*What is asked*. Copy the lines from the line with "Observing this photo, is" to the line with "Answer: the gravel", swapping "railway track" for "train track" and keeping everything else the same.
(begin)
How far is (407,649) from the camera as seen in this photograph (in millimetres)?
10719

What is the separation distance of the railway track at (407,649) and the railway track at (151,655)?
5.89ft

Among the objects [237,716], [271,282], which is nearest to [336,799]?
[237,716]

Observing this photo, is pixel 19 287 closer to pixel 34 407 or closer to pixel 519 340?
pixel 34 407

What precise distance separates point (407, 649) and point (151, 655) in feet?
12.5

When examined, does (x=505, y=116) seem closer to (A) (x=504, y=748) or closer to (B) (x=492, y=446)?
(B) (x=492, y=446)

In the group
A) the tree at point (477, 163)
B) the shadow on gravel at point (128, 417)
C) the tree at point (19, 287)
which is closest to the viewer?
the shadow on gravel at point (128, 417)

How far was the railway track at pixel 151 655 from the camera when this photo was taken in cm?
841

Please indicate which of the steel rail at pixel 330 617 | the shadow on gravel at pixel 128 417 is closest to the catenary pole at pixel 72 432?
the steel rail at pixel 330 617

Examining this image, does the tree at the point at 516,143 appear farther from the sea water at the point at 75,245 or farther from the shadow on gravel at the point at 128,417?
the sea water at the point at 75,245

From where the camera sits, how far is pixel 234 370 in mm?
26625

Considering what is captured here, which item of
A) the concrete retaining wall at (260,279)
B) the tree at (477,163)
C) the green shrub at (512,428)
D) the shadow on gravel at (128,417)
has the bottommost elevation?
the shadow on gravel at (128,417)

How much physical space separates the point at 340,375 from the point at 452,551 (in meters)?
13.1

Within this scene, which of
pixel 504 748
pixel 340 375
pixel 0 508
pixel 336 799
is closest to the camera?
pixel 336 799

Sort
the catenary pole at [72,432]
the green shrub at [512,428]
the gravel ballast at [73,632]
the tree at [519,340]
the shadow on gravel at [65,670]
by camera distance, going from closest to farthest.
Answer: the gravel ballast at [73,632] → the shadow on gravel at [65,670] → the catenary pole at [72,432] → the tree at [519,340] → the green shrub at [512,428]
(end)
(begin)
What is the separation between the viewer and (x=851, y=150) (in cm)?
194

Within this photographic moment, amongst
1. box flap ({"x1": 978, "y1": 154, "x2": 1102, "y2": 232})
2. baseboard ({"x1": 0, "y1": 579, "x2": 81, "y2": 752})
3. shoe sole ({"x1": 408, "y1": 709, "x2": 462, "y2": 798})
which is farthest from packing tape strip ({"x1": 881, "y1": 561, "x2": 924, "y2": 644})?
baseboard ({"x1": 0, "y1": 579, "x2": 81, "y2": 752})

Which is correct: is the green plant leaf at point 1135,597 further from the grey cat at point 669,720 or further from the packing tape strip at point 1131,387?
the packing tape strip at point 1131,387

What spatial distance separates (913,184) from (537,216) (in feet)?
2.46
(end)
*Task solution*.
Observing this photo, is pixel 19 287 closer to pixel 34 407 or closer to pixel 519 340?
pixel 34 407

What precise distance separates point (407, 649) and point (151, 655) in feet?
12.5

When examined, does (x=505, y=116) seem closer to (A) (x=504, y=748) or closer to (B) (x=492, y=446)?
(B) (x=492, y=446)

In the group
A) the tree at point (477, 163)
B) the shadow on gravel at point (128, 417)
C) the tree at point (19, 287)
which is closest to the viewer?
the shadow on gravel at point (128, 417)

How far was the train track at pixel 151 655 from the camera when this photo was taken in cm?
841

Please indicate which of the steel rail at pixel 330 617 | the shadow on gravel at pixel 128 417 is closest to the catenary pole at pixel 72 432?
the steel rail at pixel 330 617

Examining this image, does the tree at the point at 516,143 appear farther from the sea water at the point at 75,245 or farther from the shadow on gravel at the point at 128,417?
the sea water at the point at 75,245

From where the camera sits, how far is pixel 234 370 in mm?
26625

Considering what is captured here, which item of
A) the concrete retaining wall at (260,279)
B) the tree at (477,163)
C) the green shrub at (512,428)
D) the shadow on gravel at (128,417)
has the bottommost elevation?
the shadow on gravel at (128,417)

How much physical space separates the point at 340,375 from the point at 452,551 (in meters)?
13.1

Within this scene, which of
pixel 504 748
pixel 340 375
pixel 0 508
pixel 336 799
is closest to the camera?
pixel 336 799

Sort
the catenary pole at [72,432]
the green shrub at [512,428]
the gravel ballast at [73,632]
the tree at [519,340]
the shadow on gravel at [65,670]
by camera distance, going from closest to farthest.
Answer: the gravel ballast at [73,632] → the shadow on gravel at [65,670] → the catenary pole at [72,432] → the tree at [519,340] → the green shrub at [512,428]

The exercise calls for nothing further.